Same for a model crashing.
Different thing is if it showed that repayment is inpossible.
The article mentions a ery important subject, but quality is low.
https://en.wikipedia.org/wiki/Reification_(fallacy)
It is interesting that the complaint is that the model would not converge. Convergence might be a nice property to have or desire, but simple systems don't necessarily converge. For instance ecosystems are chaotic.
I'm lazy, so ... over to the LLM:
This Hacker News thread expresses deep skepticism about macroeconomics, portraying it as unpredictable, overly influenced by perception, and possibly aligned with elite interests. While these critiques aren’t baseless—macroeconomic models often struggle with forecasting and can embed optimistic assumptions—they miss the broader point: macroeconomics remains essential and useful, especially when viewed as a tool rather than a crystal ball.
Arguing for the Usefulness of Economics (especially Macroeconomics):
It provides a framework to understand complex systems Macroeconomics helps us make sense of national and global phenomena—like inflation, unemployment, growth, and inequality. It gives policymakers and the public a structured way to evaluate cause and effect. Without it, decisions would be made blindly or based purely on ideology.
Policy decisions are informed by macroeconomic tools:
Central banks use economic models to set interest rates.
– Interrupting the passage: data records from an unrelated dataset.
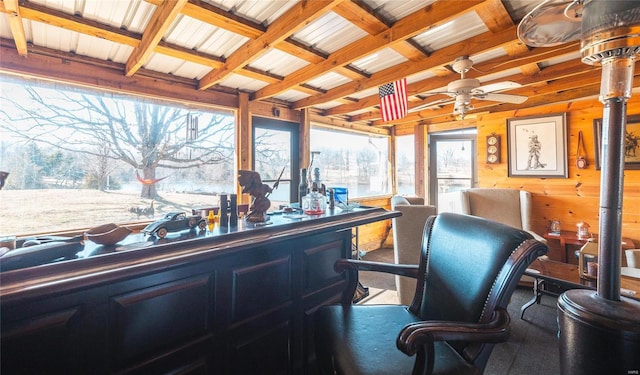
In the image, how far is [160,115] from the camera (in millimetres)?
2996

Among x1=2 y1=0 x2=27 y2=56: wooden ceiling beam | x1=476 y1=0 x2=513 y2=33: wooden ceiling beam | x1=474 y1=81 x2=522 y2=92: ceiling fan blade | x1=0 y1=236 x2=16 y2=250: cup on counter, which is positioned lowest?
x1=0 y1=236 x2=16 y2=250: cup on counter

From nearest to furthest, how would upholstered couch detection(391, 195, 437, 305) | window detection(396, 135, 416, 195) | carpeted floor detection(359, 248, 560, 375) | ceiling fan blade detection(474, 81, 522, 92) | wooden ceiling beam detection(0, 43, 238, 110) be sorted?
carpeted floor detection(359, 248, 560, 375)
wooden ceiling beam detection(0, 43, 238, 110)
ceiling fan blade detection(474, 81, 522, 92)
upholstered couch detection(391, 195, 437, 305)
window detection(396, 135, 416, 195)

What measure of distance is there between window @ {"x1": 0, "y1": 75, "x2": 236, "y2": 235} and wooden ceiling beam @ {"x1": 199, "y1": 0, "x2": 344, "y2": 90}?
849mm

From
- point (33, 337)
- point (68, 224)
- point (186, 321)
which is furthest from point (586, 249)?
point (68, 224)

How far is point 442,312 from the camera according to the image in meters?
1.29

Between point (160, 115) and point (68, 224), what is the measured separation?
1.34 meters

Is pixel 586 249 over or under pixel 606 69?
under

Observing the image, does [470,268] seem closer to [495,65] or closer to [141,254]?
Result: [141,254]

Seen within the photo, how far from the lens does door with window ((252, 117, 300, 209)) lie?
3.89 meters

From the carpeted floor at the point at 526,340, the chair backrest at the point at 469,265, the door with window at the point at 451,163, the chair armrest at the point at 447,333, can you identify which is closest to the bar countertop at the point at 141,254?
the chair backrest at the point at 469,265

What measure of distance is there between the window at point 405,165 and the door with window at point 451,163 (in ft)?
1.26

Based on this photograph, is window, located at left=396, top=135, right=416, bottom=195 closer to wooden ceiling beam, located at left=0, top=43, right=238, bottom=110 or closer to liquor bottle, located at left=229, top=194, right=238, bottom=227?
wooden ceiling beam, located at left=0, top=43, right=238, bottom=110

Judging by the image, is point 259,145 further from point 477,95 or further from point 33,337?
point 33,337

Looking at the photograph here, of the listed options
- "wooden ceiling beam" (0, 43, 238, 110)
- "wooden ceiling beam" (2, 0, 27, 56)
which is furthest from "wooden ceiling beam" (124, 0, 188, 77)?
"wooden ceiling beam" (2, 0, 27, 56)
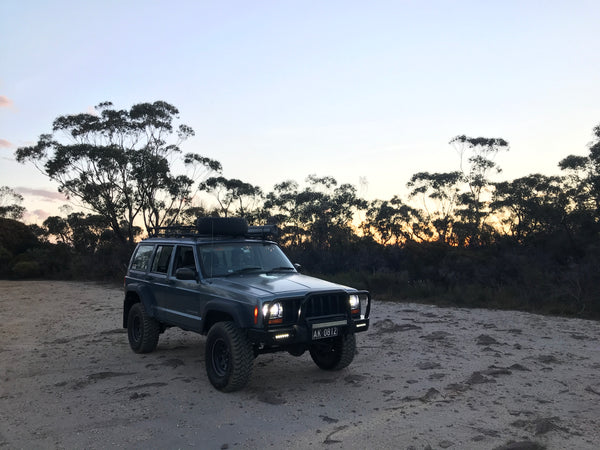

Governments use them to forecast tax revenue, structure stimulus packages, and plan budgets. While models aren’t perfect, they are better than flying without instruments—especially in crises like the 2008 financial crash or the 2020 pandemic.
Imperfect models still guide effective responses
Critics rightly point out that models don’t always converge or predict turning points. But the weather forecast analogy applies: we don’t expect perfect predictions, yet forecasts still help us prepare. Similarly, macroeconomic insights helped avoid depression in 2008–09, guide inflation control today, and shape climate and industrial policy.
Economics evolves and improves:
Like any social science, macroeconomics adapts. New models increasingly incorporate behavioral insights, inequality, financial instability, and even ecological limits—areas previously overlooked. The discipline is far from static, and many economists are leading critics of outdated assumptions.
Bottom Line: Yes, macroeconomics has limits—especially when models are treated as gospel rather than guidance. But dismissing it entirely because of its imperfections is like discarding medicine because not every patient gets better. Used critically and responsibly, macroeconomics helps societies navigate complexity, make informed choices, and anticipate risks—even when the future remains uncertain.